Here, looking "long" is still less than a decade. I've been thinking/saying a lot about the legal response to Trump and how many attempts would eventually come back once people take the long view and get past a specific attempt to 'get Trump'. For example, I continue to believe that Trump has a First Amendment defense to the claimed FECA violation that allowed NY prosecutors to bootstrap a misdemeanor charge into a felony, if only the defense is allowed to be vigorously pursued in the courts of appeals and if those courts take the long view of why we have the boundaries in law that we have. Josh Blackman points out how SCOTUS has already, tangentially, repudiated a prior attempt to 'get Trump' by taking the long view and looking at the issues from a high level in a case that still directly involves Trump, but where the connection doesn't immediately jump out and hit you in the face until you see it. But once you see it, you can't unsee it.

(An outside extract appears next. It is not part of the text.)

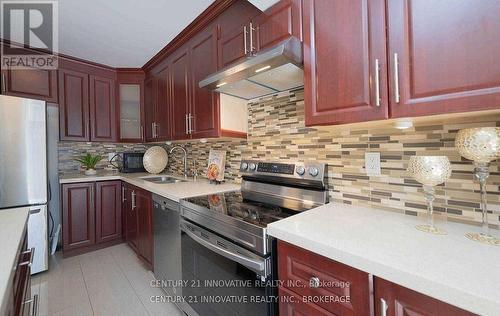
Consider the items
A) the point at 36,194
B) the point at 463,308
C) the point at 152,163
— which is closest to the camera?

It's the rare example of one small, discrete observation unmistakably changing the frame of issues past, and it's one that I think will ultimately be part of the history books for how we look back on the events that transpired.

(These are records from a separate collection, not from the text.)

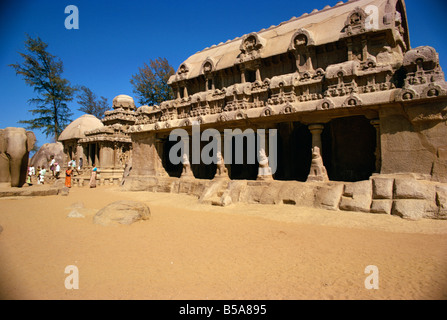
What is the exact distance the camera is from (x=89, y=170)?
2066 cm

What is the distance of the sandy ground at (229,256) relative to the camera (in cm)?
305

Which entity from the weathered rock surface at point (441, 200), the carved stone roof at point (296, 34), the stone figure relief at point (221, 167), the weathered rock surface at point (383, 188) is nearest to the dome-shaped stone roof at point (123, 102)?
the carved stone roof at point (296, 34)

The case is the very recent Trump v. United States, which was much commented on for its judgments on presidential immunity as relates to separation of powers and Scalia's The Executive Power (I can't find a way to directly link to the dissent). Many aspects of the case have been dissected, mostly with forward-looking analysis of what a President may do in the future, but this little nugget reminds us to look back to the beginning of the Trump Presidency and the Mueller Report. Remember that? It was viewed as a huge disappointment, with part one of the two-part volume pursuing any Trump-Russia 'collusion' mostly being seen as coming up empty. But even then, many folks tried to rally around part two, which focused on whether Trump obstructed justice by threatening to fire Acting AG Rod Rosenstein or by actually firing FBI Director Jim Comey.
Blackman points out that in light of Trump v. United States, the entire premise of this part two, all of the investigative work that went into it, all of the hoopla around whether it was enough to take down Trump, all of the effort to put forth a plausible case was all completely wasted and would have been nipped in the bud in hindsight had we had the appropriate long view. Directing subordinate Executive branch officials, firing them if desired, and wielding absolute prosecutorial discretion is a 'core' part of The Executive Power, and the President has unrestricted power and absolute immunity in such actions. "If Chief Justice Roberts is correct, Mueller should have never been appointed in the first instance," Blackman says.

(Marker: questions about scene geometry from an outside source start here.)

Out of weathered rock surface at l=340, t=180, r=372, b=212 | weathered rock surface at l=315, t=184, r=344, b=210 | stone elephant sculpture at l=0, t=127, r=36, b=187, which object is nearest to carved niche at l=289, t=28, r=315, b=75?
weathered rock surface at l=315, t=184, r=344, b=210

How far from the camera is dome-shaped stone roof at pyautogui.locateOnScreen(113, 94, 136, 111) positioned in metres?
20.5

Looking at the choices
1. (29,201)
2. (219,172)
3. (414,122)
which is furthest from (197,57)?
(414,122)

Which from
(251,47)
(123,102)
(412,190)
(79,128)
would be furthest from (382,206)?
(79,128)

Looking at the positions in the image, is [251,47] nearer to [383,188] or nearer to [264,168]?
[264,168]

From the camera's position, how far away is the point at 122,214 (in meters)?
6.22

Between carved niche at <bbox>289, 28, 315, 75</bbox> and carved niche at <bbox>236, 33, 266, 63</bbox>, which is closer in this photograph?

I'm sort of kicking myself for not noticing on my own. Blackman views it as a microcosm of the "lawfare" that has been waged against Trump, serious legal challenges, taken seriously by essentially everyone, perhaps even remarkably close to actually taking him down from the Presidency, yet upon further reflection leaves one thinking the whole matter is actually a relatively trivial case of, "What were we even thinking?! What in the world were we doing?!" I tend to agree. I've definitely gotten caught up from time to time in the minutia of one of the cases, what the probabilities are of different outcomes, how subtle changes of analysis could affect the result, and when/if courts might look back and repudiate what may ultimately even be a successful attempt to 'get Trump' with legal cases. It never feels good to think, "They might actually win the battle, but ten years from now, when it doesn't matter anymore, courts will probably vindicate what was right all along." So, I'm going to try to enjoy the pleasant surprise that only seven years later, before Trump has actually 'got got' by one of these shaky things, the highest court in the land has actually taken the long view and essentially said that at least one of these attempts, perhaps one of the most serious of them, was fundamentally misguided and should have been entirely cast aside before any effort went into the details and minutia of the case.
I think many people during the time of Mueller's investigation were sounding these alarm bells about the ridiculous and novel obstruction of justice theory cooked up by Weissman.